Over six episodes we watch him fall from being a national icon to becoming a deadbeat as a result of obsessively trying to find his 9-year-old son, Edgar (Ivan Morris Howe), who vanishes one day on his way to school.
Cartoons Edgar has left behind convince desperate Vincent they are a map leading to Edgar.
Recalling in detail Edgar’s description of titular Eric, a 7ft Muppetish, hairy, purple toothy thing that lives under Edgar’s bed, Vincent creates Eric in his studio and takes him along on his quest.

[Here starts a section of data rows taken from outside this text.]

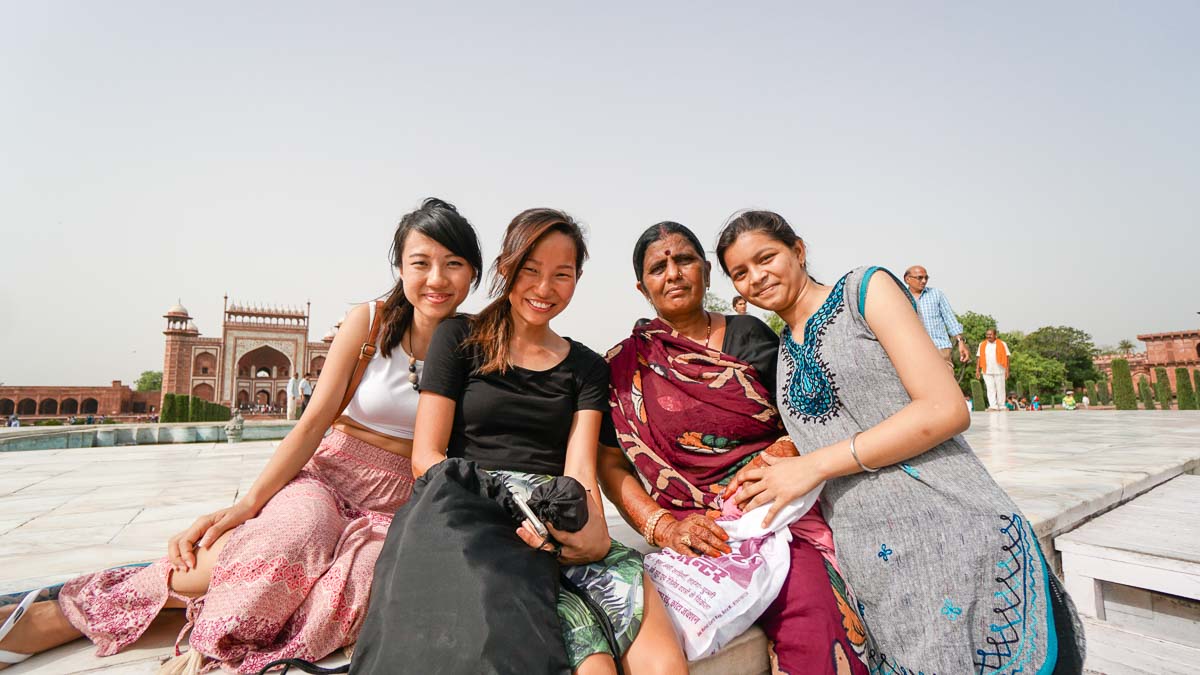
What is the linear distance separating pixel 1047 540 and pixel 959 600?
4.80ft

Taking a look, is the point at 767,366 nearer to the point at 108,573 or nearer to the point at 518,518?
the point at 518,518

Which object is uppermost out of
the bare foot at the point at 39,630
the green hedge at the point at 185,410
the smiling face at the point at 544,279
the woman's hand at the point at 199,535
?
the smiling face at the point at 544,279

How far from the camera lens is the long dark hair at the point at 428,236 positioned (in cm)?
200

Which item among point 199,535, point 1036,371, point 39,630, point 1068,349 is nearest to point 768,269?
point 199,535

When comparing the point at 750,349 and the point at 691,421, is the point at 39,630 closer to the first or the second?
the point at 691,421

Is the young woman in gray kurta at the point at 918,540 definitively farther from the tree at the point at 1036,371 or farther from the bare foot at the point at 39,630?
the tree at the point at 1036,371

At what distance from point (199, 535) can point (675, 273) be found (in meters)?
1.64

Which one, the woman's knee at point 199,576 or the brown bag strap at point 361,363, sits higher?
the brown bag strap at point 361,363

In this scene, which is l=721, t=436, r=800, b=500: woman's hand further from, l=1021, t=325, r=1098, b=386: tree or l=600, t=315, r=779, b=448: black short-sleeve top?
l=1021, t=325, r=1098, b=386: tree

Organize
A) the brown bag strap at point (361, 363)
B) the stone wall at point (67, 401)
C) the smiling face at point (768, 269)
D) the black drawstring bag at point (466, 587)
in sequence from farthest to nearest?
1. the stone wall at point (67, 401)
2. the brown bag strap at point (361, 363)
3. the smiling face at point (768, 269)
4. the black drawstring bag at point (466, 587)

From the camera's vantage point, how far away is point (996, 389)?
11.1 m

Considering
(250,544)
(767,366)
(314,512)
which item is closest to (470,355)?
(314,512)

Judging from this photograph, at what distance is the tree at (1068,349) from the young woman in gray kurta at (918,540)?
4693 centimetres

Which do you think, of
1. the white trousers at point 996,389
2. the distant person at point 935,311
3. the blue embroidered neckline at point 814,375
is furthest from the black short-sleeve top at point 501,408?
the white trousers at point 996,389
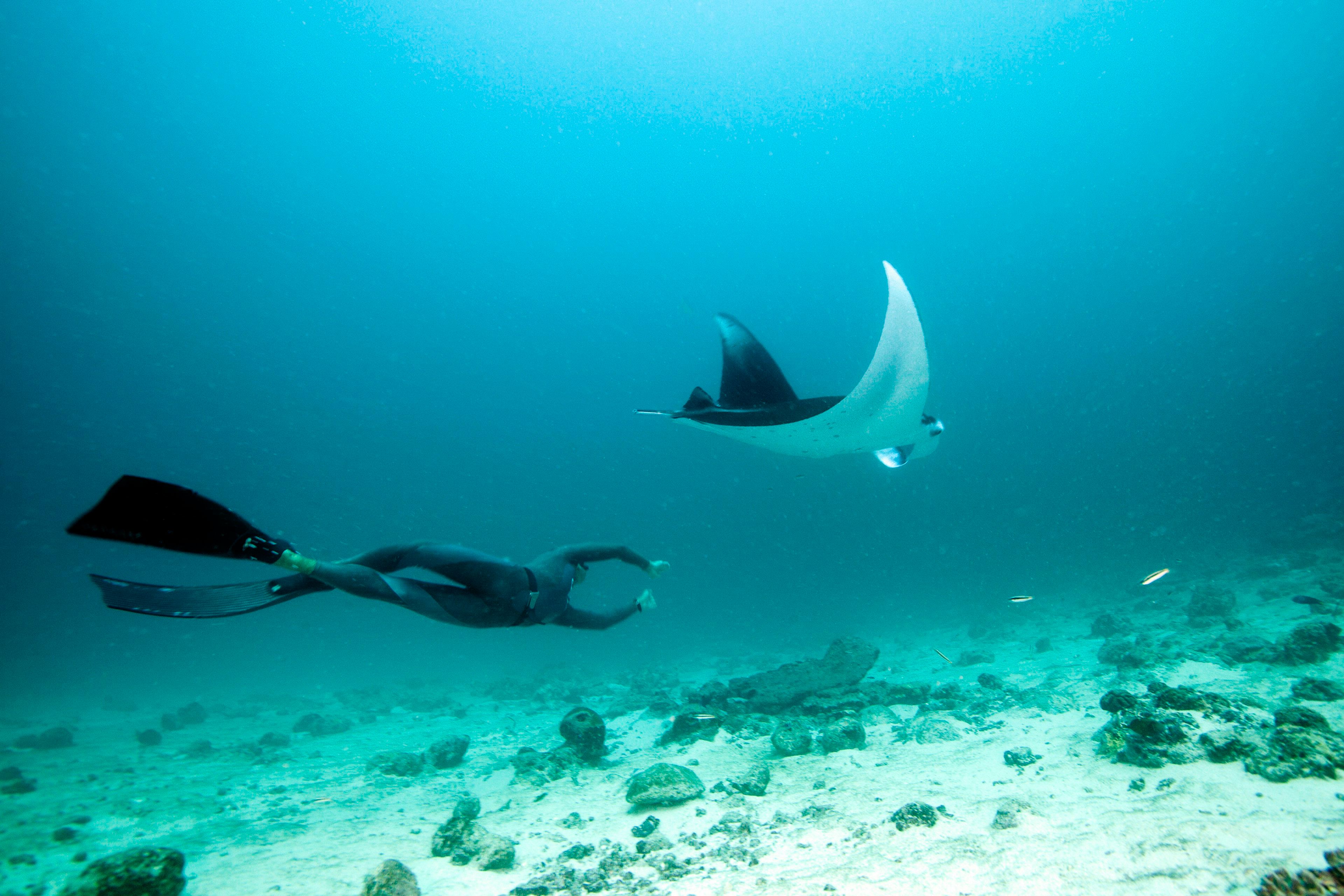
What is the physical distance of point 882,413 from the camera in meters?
5.59

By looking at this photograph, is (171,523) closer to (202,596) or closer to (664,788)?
(202,596)

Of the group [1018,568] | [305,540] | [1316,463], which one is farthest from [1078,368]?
[305,540]

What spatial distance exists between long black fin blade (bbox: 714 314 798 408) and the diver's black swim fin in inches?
186

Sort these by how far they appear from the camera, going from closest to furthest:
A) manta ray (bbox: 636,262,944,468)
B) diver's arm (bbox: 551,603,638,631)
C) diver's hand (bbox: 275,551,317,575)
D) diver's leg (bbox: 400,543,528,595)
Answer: diver's hand (bbox: 275,551,317,575) → diver's leg (bbox: 400,543,528,595) → diver's arm (bbox: 551,603,638,631) → manta ray (bbox: 636,262,944,468)

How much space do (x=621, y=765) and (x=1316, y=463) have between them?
287 feet

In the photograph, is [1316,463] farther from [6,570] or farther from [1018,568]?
[6,570]

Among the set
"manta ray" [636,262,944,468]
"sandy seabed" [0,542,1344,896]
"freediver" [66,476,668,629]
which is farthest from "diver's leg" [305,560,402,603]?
"manta ray" [636,262,944,468]

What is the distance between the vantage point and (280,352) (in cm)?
3609

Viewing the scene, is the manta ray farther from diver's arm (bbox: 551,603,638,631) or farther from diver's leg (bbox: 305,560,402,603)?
diver's leg (bbox: 305,560,402,603)

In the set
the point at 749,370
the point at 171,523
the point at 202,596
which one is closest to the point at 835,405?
the point at 749,370

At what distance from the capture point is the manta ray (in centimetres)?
467

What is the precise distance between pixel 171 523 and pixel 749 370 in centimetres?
544

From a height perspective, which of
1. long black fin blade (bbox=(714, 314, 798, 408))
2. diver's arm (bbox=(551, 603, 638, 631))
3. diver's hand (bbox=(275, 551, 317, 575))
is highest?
long black fin blade (bbox=(714, 314, 798, 408))

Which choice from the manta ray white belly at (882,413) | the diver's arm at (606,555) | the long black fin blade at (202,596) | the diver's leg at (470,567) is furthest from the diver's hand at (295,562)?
the manta ray white belly at (882,413)
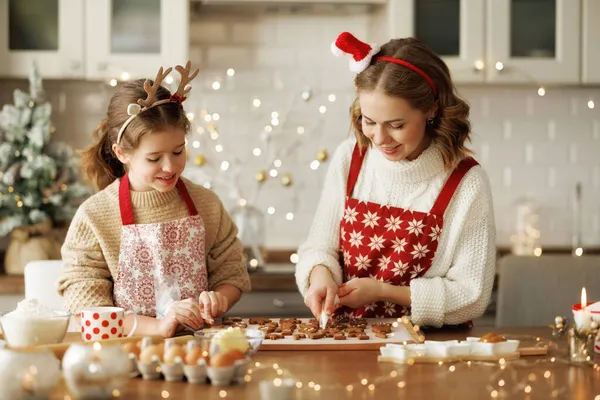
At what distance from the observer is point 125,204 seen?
7.17 ft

He’s unseen by anyone except Vincent as he lumbers along, talking to Vincent in a deep version of Vincent’s own voice, that only Vincent can hear.
Viewers will want to scream at Vincent to pull himself together, to stop imagining things, but Benedict Cumberbatch draws us in, making Vincent’s drunkenness and furious attacks on undeserving people make sense.
Audiences will care about Vincent and his looming insanity, wanting him to stop delaying and find his son.
Subjected to a lot of personal trauma since she wrote the script for The Iron Lady (2011), creator Abi Morgan is in an ideal position to use imagination to tell a survival story with the universal theme of trusting ourselves and knowing who else to trust.
She said to Rachel Cooke in the Guardian in 2022, “I know who I want in my boat now and I know what I need to survive.
“When you think you’re going to lose the person that you love, when you think that you’re going to die yourself, it becomes very clear what you need to stay alive and you don’t need as much as you think.”
In his quest, Vincent has to face up to his alcoholism, the disintegration of his marriage to Cassie (Gaby Hoffmann) and his awful relationship with his wealthy parents for who money has got in the way of everything important.
Cumberbatch holds the series together despite a range of potentially unwieldy subplots involving local government corruption, racial prejudice and homelessness.
The sad plight of Good Day Sunshine’s endearing producer, Lennie (Dan Fogler), adds poignancy.
A particularly intriguing subplot focuses on Detective Michael Ledroit (McKinley Belcher III), a closeted gay in repressive post-McCarthy United States, with a partner dying from Aids, hiding his personal life from his colleagues in the NYPD Missing Persons Unit.
Ledroit mysteriously frequents a nightclub whose supposedly reformed ex-con owner Gator (Wade Allain-Marcus) is hampered in his efforts to go straight by paedophile clients who seemingly won’t go away.
Despite resenting some of Eric’s insights, Vincent grows as a person as Eric shows him what’s at the root of his hopeless parenting and what he needs to do about his often vicious, always self-centred behaviour.
Vincent’s self-discovery will resonate with every parent, and everyone who knows or knew one.